[Spatial data with images]
————————

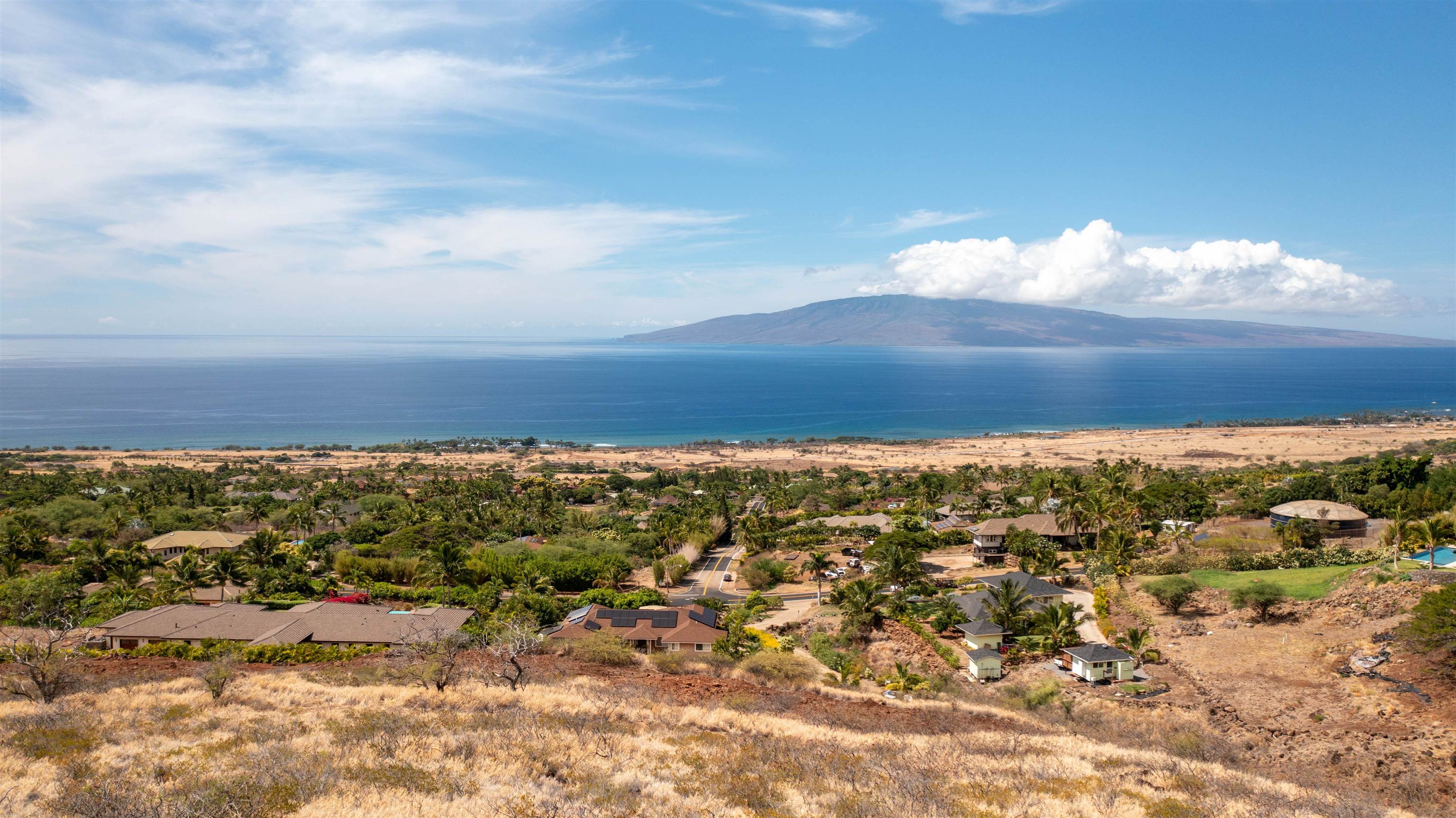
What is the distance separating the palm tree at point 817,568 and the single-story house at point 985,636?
10261 millimetres

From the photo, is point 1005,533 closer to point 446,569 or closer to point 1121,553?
point 1121,553

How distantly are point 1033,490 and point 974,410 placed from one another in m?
101

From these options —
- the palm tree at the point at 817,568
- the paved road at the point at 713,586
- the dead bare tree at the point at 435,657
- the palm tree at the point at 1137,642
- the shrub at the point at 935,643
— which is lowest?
the paved road at the point at 713,586

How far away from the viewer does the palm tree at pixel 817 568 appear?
39.4 metres

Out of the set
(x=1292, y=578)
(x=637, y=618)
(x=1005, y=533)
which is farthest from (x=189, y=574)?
(x=1292, y=578)

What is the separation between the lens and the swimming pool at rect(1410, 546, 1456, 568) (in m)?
30.9

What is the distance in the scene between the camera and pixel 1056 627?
2744 centimetres

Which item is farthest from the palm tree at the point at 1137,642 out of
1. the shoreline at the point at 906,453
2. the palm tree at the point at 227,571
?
the shoreline at the point at 906,453

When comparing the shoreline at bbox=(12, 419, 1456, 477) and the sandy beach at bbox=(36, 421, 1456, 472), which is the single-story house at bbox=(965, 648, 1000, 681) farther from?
the sandy beach at bbox=(36, 421, 1456, 472)

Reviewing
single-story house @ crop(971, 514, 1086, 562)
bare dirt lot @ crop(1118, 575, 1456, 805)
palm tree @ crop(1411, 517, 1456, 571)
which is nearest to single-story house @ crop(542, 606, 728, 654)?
bare dirt lot @ crop(1118, 575, 1456, 805)

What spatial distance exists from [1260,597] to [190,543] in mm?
53767

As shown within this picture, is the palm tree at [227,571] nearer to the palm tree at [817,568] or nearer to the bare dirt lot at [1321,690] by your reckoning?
the palm tree at [817,568]

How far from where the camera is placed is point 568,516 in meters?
52.6

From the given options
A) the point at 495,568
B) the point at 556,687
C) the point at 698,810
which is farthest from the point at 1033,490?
the point at 698,810
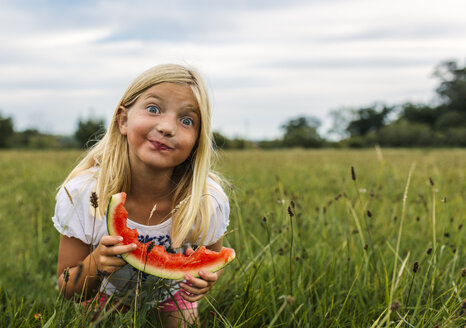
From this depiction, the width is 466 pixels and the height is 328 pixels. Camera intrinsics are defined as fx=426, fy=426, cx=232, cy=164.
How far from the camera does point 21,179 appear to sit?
6246 mm

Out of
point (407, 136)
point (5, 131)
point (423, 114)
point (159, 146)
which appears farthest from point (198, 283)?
point (423, 114)

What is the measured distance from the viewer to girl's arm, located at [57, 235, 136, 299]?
1560mm

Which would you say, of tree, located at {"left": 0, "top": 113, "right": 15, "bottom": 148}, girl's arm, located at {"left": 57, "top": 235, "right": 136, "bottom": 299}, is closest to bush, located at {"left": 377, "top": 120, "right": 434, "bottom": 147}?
tree, located at {"left": 0, "top": 113, "right": 15, "bottom": 148}

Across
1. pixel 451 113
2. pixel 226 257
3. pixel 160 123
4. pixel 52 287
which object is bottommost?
pixel 52 287

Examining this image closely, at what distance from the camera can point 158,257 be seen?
173 centimetres

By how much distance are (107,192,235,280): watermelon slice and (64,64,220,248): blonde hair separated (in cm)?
37

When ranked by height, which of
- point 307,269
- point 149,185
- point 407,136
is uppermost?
point 407,136

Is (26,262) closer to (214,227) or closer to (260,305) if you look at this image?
(214,227)

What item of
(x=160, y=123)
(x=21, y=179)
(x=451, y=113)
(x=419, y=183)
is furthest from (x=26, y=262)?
(x=451, y=113)

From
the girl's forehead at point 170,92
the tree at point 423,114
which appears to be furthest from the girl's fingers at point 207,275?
the tree at point 423,114

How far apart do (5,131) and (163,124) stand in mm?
55715

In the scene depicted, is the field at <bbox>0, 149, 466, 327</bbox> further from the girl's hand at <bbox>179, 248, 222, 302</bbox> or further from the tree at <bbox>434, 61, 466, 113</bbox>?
the tree at <bbox>434, 61, 466, 113</bbox>

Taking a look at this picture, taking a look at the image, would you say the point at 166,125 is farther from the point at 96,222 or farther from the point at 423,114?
the point at 423,114

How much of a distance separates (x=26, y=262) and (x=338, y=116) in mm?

————————

TASK OBJECTIVE
Reproduce the entire listing above verbatim, line for line, but omit the pictures.

OUTPUT FOR THIS TASK
What is the distance separating the palm tree at point 817,568 and the single-story house at point 985,636?
10261 millimetres

From the photo, is point 1005,533 closer to point 446,569 or closer to point 1121,553?
point 1121,553

How distantly are point 1033,490 and point 974,410 placed from one another in m?
101

From these options —
- the palm tree at the point at 817,568
- the paved road at the point at 713,586
- the dead bare tree at the point at 435,657
- the palm tree at the point at 1137,642
- the shrub at the point at 935,643
— which is lowest?
the paved road at the point at 713,586

How far away from the viewer does the palm tree at pixel 817 568 appear?
39.4 metres

Out of the set
(x=1292, y=578)
(x=637, y=618)
(x=1005, y=533)
which is farthest from (x=189, y=574)?
(x=1292, y=578)

What is the separation between the lens and the swimming pool at rect(1410, 546, 1456, 568) (in m)?
30.9

What is the distance in the scene between the camera and pixel 1056 627?
2744 centimetres

Which item is farthest from the palm tree at the point at 1137,642 out of
1. the shoreline at the point at 906,453
2. the palm tree at the point at 227,571
?
the shoreline at the point at 906,453

When comparing the shoreline at bbox=(12, 419, 1456, 477) and the sandy beach at bbox=(36, 421, 1456, 472), which is the single-story house at bbox=(965, 648, 1000, 681) farther from?
the sandy beach at bbox=(36, 421, 1456, 472)

Reviewing
single-story house @ crop(971, 514, 1086, 562)
bare dirt lot @ crop(1118, 575, 1456, 805)
palm tree @ crop(1411, 517, 1456, 571)
which is nearest to single-story house @ crop(542, 606, 728, 654)?
bare dirt lot @ crop(1118, 575, 1456, 805)

What spatial distance exists from [1260,597] to [190,543] in mm?
53767

As shown within this picture, is the palm tree at [227,571] nearer to the palm tree at [817,568] or nearer to the bare dirt lot at [1321,690] by your reckoning?
the palm tree at [817,568]

How far from where the camera is placed is point 568,516 in meters?
52.6

From the given options
A) the point at 495,568
B) the point at 556,687
C) the point at 698,810
which is farthest from the point at 1033,490?
the point at 698,810
From this depiction, the width is 466 pixels and the height is 328 pixels. Camera intrinsics are defined as fx=426, fy=426, cx=232, cy=164.
How far from the camera does point 21,179 appear to sit?
6246 mm

Out of
point (407, 136)
point (5, 131)
point (423, 114)
point (159, 146)
which appears farthest from point (198, 283)?
point (423, 114)

What is the measured distance from the viewer to girl's arm, located at [57, 235, 136, 299]?
1560mm

Which would you say, of tree, located at {"left": 0, "top": 113, "right": 15, "bottom": 148}, girl's arm, located at {"left": 57, "top": 235, "right": 136, "bottom": 299}, is closest to bush, located at {"left": 377, "top": 120, "right": 434, "bottom": 147}?
tree, located at {"left": 0, "top": 113, "right": 15, "bottom": 148}

Across
1. pixel 451 113
2. pixel 226 257
3. pixel 160 123
4. pixel 52 287
which object is bottommost?
pixel 52 287

Examining this image closely, at what distance from the camera can point 158,257 be seen?
173 centimetres

By how much distance are (107,192,235,280): watermelon slice and (64,64,220,248): blonde hair separated (in cm)?
37

When ranked by height, which of
- point 307,269
- point 149,185
- point 407,136
is uppermost?
point 407,136

Is (26,262) closer to (214,227) or closer to (260,305) if you look at this image?
(214,227)

What item of
(x=160, y=123)
(x=21, y=179)
(x=451, y=113)
(x=419, y=183)
is furthest from (x=26, y=262)?
(x=451, y=113)

From
the girl's forehead at point 170,92
the tree at point 423,114
which appears to be furthest from the girl's fingers at point 207,275?
the tree at point 423,114

How far apart do (5,131) and (163,124) stand in mm?
55715

In the scene depicted, is the field at <bbox>0, 149, 466, 327</bbox> further from the girl's hand at <bbox>179, 248, 222, 302</bbox> or further from the tree at <bbox>434, 61, 466, 113</bbox>?
the tree at <bbox>434, 61, 466, 113</bbox>

Taking a look at this picture, taking a look at the image, would you say the point at 166,125 is farther from the point at 96,222 or farther from the point at 423,114?
the point at 423,114

How much of a distance separates (x=26, y=262) and (x=338, y=116) in mm?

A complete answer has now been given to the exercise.